Spike Lee est un petit filou. Il nous donne des indices, à commencer par le titre : quel est donc cet homme à l'intérieur ? Pourquoi ce premier plan frontal où Clive Owen nous livre la préface, tout en nous annonçant qu'il ne répète jamais les choses ? Lui, non. Mais Spike Lee ! Et ses indices sont tout aussi trompeurs que bien des éléments traditionnels du polar : armes, butin, victimes... Trois hommes et une femme habillés en peintres pénètrent dans une banque de Manhattan, sortent des AK-47 et prennent en otages une cinquantaine de personnes, employés ou clients. Ils les forcent à s'habiller comme eux, avec combinaisons et masques.
La police arrive, boucle les lieux et désigne l'inspecteur Frazier comme négociateur. En même temps, le président de la banque semble vraiment inquiet, et engage une agente très spéciale qui use de chantage pour obtenir un entretien avec le chefs des preneurs d'otages.

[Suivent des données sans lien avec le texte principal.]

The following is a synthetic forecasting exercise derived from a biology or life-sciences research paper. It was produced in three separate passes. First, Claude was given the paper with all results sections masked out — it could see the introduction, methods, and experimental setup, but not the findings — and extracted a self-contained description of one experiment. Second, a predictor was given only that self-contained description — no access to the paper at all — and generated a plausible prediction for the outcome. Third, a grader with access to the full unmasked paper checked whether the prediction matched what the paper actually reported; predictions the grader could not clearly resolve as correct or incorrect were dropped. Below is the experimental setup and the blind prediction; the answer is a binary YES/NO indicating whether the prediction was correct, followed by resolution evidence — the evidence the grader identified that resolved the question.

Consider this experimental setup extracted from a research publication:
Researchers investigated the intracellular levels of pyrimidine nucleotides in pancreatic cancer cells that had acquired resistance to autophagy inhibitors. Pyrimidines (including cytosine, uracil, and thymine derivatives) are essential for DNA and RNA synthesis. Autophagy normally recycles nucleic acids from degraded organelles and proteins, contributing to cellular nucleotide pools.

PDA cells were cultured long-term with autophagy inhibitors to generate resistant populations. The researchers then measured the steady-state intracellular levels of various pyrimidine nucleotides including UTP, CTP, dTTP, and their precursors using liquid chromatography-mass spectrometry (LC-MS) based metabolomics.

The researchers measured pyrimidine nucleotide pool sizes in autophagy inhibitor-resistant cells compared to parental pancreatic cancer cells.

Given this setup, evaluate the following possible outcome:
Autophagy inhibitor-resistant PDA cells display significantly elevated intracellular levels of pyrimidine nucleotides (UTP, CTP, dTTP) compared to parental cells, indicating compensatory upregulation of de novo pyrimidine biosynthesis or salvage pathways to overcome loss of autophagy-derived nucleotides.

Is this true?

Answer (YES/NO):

Celui-ci réclame un avion, et fait semblant de croire les atermoiements de Frazier, comme si la police allait donner un jumbo jet à des gangsters aux intentions inconnus, quatre ans après le 11 septembre. Mais que veulent-ils vraiment, ces malfaiteurs qui délaissent des montagnes de billets ? Et comment comptent-ils sortir, surtout quand leur chef proclame que ce sera par la porte de devant ?
L'intrigue est un véritable puzzle, ou plutôt une poupée russe : de nouvelles complications apparaissent au fur et à mesure que l'on change de lieu , de personnage ou de point de vue. Et en même temps, on sait très vite que les braqueurs ont pu s'enfuir, sans doute mêlés aux otages, puisqu'on les voit interrogés par Frazier et son adjoint, visiblement après le dénouement du braquage.

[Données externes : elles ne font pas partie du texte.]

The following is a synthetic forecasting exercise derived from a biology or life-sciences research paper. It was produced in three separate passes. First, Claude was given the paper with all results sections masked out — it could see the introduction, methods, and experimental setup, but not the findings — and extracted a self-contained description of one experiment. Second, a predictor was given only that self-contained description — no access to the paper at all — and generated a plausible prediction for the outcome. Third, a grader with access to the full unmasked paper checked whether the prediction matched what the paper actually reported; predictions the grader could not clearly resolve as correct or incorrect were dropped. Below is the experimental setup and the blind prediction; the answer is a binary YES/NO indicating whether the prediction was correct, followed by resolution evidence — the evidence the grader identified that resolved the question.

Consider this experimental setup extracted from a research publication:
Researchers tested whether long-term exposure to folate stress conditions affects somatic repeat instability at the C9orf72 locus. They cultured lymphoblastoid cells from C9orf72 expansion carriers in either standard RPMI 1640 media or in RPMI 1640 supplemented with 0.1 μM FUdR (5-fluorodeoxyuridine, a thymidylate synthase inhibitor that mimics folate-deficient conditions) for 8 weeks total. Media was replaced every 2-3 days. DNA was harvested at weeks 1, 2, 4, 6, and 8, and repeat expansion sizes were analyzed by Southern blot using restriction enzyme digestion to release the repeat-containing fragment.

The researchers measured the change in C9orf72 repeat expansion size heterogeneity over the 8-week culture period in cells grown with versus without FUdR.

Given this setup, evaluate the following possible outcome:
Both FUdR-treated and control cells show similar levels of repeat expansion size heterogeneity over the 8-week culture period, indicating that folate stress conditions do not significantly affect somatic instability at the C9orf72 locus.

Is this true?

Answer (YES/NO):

On est loin de la tension dramatique d'"Un après-midi de chien", autre histoire de prise d'otages dans une banque : même si le début du hold-up est filmé avec tension et nervosité, très vite l'humour apparaît, celui du chef du gang, celui de Frazier, et surtout celui de Spike Lee. Comme Polanski filmant Nicholson dans "Chinatown" avec un énorme pansement sur le nez ou Terry Gilliam enfouissant De Niro sous un scaphandre d'éboueur dans "Brazil", il dissimule Clive Owen derrière un masque pendant 90% de la durée du film. "Inside Man" vaut aussi par la qualité de l'interprétation des acteurs, particulièrement Denzel Washington, plus adorablement canaille que jamais, et Jodie Foster, working-girl élégante et peu scrupuleuse. Mais Willian Dafoe, Christopher Plummer et Clive Owens sont impeccables aussi.
Et puis, au-delà du plaisir de débrouiller l'écheveau de cette intrigue labyrinthique, on retrouve la patte de Spike Lee dans plein de petits détails sur la vie new-yorkaise : on y parle albanais, mais on confond Albanie et Arménie, un otage sikh libéré est molesté par les flics du NYPD qui le prennent pour un arabe, une interprète albanaise bénévole remplace celui de l'ambassade qui veut se faire payer, mais arrive avec un sac complet de contredanses à faire sauter, et flics et voyous jouent à des énigmes dignes de Pierre Bellemarre... Malgré une ou deux longueurs, les deux heures passent vite, accrochés que nous sommes par les nombreuses questions à élucider, du petit détail crapuleux aux grands crimes de l'Histoire.